One key area of interest for the lab has been to close the 3D imaging gap, finding ways to image whole cells and tissues at high resolution. Focused ion beam scanning electron microscopy (FIB-SEM, or otherwise known as ion abrasion scanning electron microscopy, IA-SEM) uses a scanning electron beam to image the face of a fixed, resin-embedded sample, and an ion beam to remove “slices” of the sample, resulting in a sequential stack of high resolution images
Early work from the lab using FIB-SEM included imaging of a number of samples, including melanoma cells and the marine diatom Thalassiosira pseudonana (a biomineralizing organism), showing that this technology can visualize both “soft” (organic) and “hard” (siliceous) components, as well as the 3D architecture of intracellular organelles. More recently we have expanded the capability of this technology, introducing techniques such as keyframe imaging, which allows for selective high resolution imaging of small volumes, with lower resolution imaging of much larger volumes, as well correlative light microscopy with FIB-SEM.
We have used this technology to study the architecture of HIV-1 virological synapses, including those of macrophages, immature and mature dendritic cells, T cells, and astrocytes. A major feature of these synapses is the highly complex three-dimensional interactions between the membranes of neighboring cells. For example, within the synapses formed between CD4+ T cells and HIV-pulsed dendritic cells, filopodial extensions emanating from CD4+ T cells make contact with HIV virions sequestered deep within a 3D network of surface-accessible compartments in the dendritic cell. Synapses between infected and uninfected CD4+ T cells and between infected T cells and astrocytes have suggested that HIV likely hijacks key cellular interactions between immune cells to facilitate the transfer of virions along filopodia or membrane-enclosed extensions from both the infected and uninfected cells. The complexity of these interactions, which can shield virions from immune surveillance and facilitate virus transfer, highlight novel aspects of cell-cell HIV transmission, and suggest new approaches for limiting the spread of HIV/AIDS. A video describing the mechanisms of HIV viral transmission and entry can be seen here.

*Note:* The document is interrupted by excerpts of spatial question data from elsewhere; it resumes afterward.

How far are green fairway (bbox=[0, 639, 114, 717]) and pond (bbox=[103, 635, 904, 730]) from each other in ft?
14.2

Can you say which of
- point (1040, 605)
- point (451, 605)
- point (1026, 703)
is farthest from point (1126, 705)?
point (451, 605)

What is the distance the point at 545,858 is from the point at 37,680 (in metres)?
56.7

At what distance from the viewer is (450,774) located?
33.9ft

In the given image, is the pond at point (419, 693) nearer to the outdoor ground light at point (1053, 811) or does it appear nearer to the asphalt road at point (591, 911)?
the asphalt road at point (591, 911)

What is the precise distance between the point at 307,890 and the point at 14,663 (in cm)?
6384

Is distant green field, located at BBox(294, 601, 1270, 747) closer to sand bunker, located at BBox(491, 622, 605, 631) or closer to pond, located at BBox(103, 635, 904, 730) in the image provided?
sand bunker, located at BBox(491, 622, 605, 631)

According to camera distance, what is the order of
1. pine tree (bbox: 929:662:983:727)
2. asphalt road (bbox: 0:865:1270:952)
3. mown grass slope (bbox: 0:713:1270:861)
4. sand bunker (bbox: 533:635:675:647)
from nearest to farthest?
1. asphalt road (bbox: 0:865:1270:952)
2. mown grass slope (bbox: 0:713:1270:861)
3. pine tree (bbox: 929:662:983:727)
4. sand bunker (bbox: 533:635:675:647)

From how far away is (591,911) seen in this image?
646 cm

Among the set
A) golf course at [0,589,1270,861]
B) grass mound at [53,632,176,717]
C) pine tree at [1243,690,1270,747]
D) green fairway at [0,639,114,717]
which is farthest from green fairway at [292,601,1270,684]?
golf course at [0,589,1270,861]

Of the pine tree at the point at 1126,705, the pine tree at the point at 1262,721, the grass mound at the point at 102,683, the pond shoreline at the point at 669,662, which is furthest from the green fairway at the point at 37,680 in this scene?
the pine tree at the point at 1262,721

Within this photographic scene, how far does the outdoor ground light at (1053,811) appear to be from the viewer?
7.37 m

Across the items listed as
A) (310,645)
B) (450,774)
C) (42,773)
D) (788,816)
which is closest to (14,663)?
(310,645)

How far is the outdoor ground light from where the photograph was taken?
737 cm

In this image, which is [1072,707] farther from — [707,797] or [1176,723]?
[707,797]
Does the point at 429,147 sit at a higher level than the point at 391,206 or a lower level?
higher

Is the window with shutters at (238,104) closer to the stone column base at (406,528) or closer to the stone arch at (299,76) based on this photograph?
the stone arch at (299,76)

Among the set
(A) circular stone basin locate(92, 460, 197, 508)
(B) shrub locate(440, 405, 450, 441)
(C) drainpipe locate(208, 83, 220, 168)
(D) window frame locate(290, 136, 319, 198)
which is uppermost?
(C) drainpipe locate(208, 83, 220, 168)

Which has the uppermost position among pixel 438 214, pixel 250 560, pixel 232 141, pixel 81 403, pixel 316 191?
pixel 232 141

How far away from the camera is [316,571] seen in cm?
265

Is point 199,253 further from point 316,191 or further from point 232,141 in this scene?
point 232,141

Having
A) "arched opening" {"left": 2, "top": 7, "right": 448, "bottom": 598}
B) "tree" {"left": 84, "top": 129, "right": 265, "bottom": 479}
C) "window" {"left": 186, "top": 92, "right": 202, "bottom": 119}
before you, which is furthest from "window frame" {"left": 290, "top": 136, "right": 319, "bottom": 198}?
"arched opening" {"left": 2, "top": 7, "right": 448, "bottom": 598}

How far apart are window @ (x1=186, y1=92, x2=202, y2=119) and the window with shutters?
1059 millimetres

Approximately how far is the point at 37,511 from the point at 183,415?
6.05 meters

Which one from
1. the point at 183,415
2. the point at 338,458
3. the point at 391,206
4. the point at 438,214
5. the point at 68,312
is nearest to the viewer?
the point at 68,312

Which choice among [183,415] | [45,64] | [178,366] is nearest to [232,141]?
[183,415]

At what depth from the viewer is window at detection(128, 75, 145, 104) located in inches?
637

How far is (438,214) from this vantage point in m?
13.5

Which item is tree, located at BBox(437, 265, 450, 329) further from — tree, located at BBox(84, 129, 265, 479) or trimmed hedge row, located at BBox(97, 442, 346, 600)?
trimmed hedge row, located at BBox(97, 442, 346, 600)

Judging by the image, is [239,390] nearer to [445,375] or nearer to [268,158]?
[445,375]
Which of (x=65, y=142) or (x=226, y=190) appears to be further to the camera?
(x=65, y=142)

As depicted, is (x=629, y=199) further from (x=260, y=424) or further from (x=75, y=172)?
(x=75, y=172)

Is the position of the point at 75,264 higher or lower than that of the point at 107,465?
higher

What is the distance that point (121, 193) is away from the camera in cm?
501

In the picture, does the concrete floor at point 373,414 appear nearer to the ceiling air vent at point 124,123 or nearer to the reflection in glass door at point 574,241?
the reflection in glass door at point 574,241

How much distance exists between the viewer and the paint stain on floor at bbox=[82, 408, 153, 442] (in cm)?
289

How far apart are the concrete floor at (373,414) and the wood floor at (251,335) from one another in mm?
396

Because the FIB-SEM the technique can reveal the 3D structures of intracellular objects to high resolution, it is particularly well-suited for studying the architecture of mitochondrial networks. A recent area of interest for us has been applying the FIB-SEM technique to skeletal muscle tissue, revealing a highly organized network of mitochondria extending from the perivascular region deep into the muscle, enabling rapid transfer of energy.
In several collaborative projects, we are continuing to explore the role of architecture in mitochondrial function, and how mitochondrial structure affects tissue function in health and disease.